What the Hype’s All About

  • They really might just make you smarter: There could be long-term side effects (see below), but in many cases, scientists have noticed that smart drugs really do improve memory, mental energy, learning ability and alertness, and actually decrease signs of depression.
  • It’s a common drug for treating sleep disorders: At least one type of smart drug called Modafinil is used to treat sleep disorders, and was designed to “offer targeted, more powerful mental sharpening,” according to a 2007 Times article. Other smart drugs are legitimately tested drugs used for other conditions like Parkinson’s, Alzheimer’s and ADD, so many students believe they’re proven to be safe.
  • Common behavioral drugs deliver a similar fix: Common drugs like Ridalin and Adderall that are normally used to help attention deficit disorders are becoming more popular with students who do not have behavioral issues but who want increased clarity, focus and energy. Adderall even has a new name on college campuses, “Addy,” and helps with marathon study sessions.
  • It offers the benefits of caffeine, without the jittery side effects: Like caffeine, the more sophisticated smart drugs give the mind an instant boost, and subjects moved from task to task very naturally, never losing their focus. But unlike caffeine and similar stimulants, the subjects did not experience negative side effects like feeling jittery or anxious, or even high or like their hearts were racing.
  • They’re readily available: Many smart drugs can be purchased online, from foreign pharmacies, or in health and wellness stores. Illegally acquired or sold prescriptions are also popular methods of getting smart drugs, especially among students.
  • The stigma for smart drugs isn’t really there: Our society has attached a stigma to certain supplements and drugs — even behavioral drugs and medication to relieve depression — but the effects of smart drugs basically turn us into smarter, more confident and more successful versions of ourselves. The positive effects make society more accepting of smart drugs and smart drug users.
  • It may help you lose weight: This Huffington Post writer found that one side effect of smart drugs was losing weight, so the appeal strengthens: “you become cleverer and thinner.”
The Other Side

  • It may be illegal: Students often use and sell these drugs widely, circulating them around college campuses or even high schools, but doing so without a prescription is a felony.
  • Smart drugs are most effective for people with brain injuries or disease: While smart drugs may improve your memory, they’re most effective when given to people with conditions like Parkinson’s or Alzheimers, not otherwise healthy-minded individuals.
  • They’re being taken as long-term drugs, without long-term side effects being known: While research has found minimal immediate side effects resulting from taking smart drugs, scientists aren’t sure of the long-term effects of these supplements. And since they’re the type of drug that will most likely be used as a long-term cognitive enhancer, there is substantial debate about the safety of the drugs.
  • They’re already very popular in the U.S.: The 2007 Times article points to a University of Michigan study that discovered 8% of undergraduates admitted to illegally taking prescription drugs for cognitive and learning enhancement, and the number was expected to increase over the next few years at least.
  • There’s a big ethics debate: Although there’s no serious stigma attached to smart drugs, some do wonder about its ethics.
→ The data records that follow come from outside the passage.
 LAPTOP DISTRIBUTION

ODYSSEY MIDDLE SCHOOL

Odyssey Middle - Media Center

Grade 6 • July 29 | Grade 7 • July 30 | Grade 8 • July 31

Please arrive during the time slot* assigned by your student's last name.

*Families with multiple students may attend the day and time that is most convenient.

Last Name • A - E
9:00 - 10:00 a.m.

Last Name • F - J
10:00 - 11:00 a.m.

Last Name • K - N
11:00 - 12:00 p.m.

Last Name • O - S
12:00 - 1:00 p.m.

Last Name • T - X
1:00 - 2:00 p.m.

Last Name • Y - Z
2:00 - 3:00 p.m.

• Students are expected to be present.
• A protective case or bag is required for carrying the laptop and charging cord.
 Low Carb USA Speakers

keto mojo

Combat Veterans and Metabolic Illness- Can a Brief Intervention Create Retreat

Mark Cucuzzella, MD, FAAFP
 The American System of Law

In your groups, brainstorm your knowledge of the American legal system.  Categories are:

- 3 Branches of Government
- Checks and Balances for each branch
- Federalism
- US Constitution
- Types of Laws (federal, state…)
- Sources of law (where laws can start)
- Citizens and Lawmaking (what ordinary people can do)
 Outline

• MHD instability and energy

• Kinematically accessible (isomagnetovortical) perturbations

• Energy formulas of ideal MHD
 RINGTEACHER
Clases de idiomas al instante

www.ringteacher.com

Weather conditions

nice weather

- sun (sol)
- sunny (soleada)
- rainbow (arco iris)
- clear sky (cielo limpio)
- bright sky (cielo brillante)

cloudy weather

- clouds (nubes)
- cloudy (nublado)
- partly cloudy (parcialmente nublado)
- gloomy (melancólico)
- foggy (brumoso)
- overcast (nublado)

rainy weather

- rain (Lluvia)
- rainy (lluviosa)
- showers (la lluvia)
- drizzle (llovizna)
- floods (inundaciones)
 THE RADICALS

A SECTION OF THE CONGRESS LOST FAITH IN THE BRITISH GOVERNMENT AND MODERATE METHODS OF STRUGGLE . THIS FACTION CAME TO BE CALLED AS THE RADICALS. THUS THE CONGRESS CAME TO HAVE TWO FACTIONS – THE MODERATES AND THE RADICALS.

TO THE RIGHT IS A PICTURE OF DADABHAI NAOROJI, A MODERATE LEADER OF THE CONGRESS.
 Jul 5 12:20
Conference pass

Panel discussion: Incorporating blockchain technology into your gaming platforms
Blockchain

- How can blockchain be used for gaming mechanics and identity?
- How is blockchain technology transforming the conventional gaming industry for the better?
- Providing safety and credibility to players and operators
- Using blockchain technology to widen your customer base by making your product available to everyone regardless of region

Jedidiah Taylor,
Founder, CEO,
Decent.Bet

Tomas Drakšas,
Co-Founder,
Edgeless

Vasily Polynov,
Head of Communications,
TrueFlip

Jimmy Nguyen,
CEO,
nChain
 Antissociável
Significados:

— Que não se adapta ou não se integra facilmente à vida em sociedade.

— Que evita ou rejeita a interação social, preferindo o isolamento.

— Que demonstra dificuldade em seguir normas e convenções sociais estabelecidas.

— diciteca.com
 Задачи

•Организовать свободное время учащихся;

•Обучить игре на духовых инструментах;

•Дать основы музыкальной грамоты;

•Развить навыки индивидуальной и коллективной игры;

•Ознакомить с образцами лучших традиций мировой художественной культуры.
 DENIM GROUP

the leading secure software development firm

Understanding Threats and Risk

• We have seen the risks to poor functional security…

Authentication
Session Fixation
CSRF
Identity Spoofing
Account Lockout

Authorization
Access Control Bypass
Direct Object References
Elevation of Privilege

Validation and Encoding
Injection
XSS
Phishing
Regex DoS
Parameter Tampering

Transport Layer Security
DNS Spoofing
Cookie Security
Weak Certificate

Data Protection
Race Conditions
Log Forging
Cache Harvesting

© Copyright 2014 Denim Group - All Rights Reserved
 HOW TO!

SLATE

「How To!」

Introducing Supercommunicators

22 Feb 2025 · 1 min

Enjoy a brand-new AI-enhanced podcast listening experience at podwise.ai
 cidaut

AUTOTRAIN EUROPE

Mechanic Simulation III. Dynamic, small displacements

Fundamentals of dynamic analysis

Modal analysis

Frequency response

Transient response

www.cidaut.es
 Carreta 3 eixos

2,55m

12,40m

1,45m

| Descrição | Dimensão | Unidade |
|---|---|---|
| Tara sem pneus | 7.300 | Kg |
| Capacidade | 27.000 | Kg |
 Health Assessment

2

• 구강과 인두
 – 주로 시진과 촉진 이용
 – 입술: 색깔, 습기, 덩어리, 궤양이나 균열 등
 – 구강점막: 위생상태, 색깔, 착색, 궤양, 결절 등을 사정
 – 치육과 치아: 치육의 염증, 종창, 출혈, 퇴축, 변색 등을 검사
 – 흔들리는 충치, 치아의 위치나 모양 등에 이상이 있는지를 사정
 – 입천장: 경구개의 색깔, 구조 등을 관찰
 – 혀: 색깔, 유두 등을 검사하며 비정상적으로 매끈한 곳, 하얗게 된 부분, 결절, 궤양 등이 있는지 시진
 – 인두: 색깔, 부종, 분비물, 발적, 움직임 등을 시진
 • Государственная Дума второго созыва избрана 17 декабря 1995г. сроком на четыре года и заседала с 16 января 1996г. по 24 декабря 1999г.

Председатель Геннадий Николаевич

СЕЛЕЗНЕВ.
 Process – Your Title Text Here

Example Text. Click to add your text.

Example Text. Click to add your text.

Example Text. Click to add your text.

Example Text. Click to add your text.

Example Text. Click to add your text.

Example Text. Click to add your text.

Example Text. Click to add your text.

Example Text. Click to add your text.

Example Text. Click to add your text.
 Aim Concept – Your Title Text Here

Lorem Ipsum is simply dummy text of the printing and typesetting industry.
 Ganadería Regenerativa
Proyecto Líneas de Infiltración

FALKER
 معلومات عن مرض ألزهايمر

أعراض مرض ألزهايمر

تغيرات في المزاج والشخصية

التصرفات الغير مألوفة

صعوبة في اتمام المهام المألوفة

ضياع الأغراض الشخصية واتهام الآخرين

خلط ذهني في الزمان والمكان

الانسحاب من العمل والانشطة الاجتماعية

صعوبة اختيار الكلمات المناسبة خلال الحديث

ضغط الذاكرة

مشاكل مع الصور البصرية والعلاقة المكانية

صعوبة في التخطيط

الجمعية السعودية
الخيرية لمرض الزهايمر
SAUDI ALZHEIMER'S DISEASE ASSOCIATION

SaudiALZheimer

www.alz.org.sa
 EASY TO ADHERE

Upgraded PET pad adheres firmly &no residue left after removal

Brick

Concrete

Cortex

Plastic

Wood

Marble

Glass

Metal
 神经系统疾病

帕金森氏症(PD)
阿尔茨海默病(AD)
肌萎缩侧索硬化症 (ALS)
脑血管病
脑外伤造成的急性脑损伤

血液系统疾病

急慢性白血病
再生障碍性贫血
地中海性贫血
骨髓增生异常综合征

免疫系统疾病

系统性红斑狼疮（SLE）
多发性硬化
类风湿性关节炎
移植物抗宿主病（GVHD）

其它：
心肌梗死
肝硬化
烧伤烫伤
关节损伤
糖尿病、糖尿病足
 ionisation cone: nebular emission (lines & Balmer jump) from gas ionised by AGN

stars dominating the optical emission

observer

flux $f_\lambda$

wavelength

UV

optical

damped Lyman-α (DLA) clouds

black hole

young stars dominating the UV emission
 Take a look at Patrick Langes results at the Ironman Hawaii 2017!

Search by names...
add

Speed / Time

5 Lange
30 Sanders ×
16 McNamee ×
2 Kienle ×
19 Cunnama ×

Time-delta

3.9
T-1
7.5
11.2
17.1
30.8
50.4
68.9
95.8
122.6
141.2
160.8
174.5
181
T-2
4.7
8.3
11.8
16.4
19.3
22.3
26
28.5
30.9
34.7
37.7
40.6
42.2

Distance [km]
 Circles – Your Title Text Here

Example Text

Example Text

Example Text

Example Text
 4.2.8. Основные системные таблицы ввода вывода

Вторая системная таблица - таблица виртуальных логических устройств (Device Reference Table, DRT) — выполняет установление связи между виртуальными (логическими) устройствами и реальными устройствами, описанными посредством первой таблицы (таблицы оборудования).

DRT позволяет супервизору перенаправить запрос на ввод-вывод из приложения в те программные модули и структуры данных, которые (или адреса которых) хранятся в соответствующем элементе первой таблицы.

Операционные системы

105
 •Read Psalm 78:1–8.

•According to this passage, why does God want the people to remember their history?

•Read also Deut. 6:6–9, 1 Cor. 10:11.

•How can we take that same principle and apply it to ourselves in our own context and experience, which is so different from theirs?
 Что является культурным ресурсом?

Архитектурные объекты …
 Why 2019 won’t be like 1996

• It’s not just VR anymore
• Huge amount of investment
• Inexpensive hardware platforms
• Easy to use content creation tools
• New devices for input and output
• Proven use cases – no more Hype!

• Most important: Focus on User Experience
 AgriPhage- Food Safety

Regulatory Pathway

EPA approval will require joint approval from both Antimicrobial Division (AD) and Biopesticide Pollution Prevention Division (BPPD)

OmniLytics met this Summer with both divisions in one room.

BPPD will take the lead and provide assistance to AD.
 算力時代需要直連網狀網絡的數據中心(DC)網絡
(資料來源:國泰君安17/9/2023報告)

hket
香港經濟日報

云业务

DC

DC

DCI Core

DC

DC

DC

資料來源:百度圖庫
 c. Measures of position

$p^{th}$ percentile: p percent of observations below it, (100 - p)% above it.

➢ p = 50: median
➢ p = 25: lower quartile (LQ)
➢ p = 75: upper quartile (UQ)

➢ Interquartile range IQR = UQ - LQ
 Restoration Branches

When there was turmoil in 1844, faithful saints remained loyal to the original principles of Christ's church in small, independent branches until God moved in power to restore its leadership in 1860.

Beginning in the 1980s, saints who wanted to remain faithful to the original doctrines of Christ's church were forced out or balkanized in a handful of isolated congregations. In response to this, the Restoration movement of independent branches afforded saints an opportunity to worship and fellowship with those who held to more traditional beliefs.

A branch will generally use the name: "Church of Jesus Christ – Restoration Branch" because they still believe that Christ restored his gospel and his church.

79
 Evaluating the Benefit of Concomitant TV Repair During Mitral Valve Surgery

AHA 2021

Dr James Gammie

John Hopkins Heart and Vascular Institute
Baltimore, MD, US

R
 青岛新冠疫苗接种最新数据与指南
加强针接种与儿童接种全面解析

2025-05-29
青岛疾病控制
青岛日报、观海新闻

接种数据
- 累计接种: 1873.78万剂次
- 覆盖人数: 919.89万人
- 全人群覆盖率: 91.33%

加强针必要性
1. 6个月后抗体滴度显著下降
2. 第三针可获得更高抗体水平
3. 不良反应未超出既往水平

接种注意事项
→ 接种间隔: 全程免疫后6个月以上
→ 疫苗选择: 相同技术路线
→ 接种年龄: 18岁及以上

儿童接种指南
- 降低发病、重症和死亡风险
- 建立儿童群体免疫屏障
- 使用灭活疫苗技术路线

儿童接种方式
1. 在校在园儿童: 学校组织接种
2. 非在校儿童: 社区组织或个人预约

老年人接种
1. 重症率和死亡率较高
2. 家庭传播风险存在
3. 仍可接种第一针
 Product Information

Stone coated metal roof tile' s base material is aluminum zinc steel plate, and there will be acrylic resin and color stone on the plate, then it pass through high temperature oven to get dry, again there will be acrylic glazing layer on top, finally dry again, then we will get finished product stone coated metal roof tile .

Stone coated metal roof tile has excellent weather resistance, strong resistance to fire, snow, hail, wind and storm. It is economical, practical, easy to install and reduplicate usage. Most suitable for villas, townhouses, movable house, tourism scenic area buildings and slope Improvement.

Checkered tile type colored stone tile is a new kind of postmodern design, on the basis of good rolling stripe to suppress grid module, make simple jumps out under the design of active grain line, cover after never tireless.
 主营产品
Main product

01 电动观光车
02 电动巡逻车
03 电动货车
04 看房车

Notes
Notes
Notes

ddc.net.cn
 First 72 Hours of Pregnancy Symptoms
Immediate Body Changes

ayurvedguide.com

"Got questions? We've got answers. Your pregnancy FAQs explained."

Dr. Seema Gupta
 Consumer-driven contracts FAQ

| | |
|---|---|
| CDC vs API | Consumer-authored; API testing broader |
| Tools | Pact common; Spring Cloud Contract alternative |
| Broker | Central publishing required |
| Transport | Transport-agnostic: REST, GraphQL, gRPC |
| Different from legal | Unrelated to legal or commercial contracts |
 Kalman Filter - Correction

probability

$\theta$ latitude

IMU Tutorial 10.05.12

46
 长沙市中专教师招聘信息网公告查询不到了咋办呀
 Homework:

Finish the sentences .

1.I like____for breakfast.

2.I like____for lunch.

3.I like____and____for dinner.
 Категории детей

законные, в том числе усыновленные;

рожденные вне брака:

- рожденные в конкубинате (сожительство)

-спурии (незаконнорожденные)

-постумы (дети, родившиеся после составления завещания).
Like athletes taking steroids, are students who take smart drugs at a better, unfair advantage than those who don’t?
  • The pharmaceutical industry is ready to mass market these drugs: As more people use and talk about smart drugs, the pharmaceutical industry is positioning itself to corner the market and create smart drugs used only for the purpose of increasing cognition and memory for healthy-minded individuals, instead of relying on “multitasking” Parkinson’s or sleep disorder drugs to do the trick. This move would mean a more open discussion and perhaps more accepted — and widespread — usage of smart drugs, perhaps leading to smart drug abuse.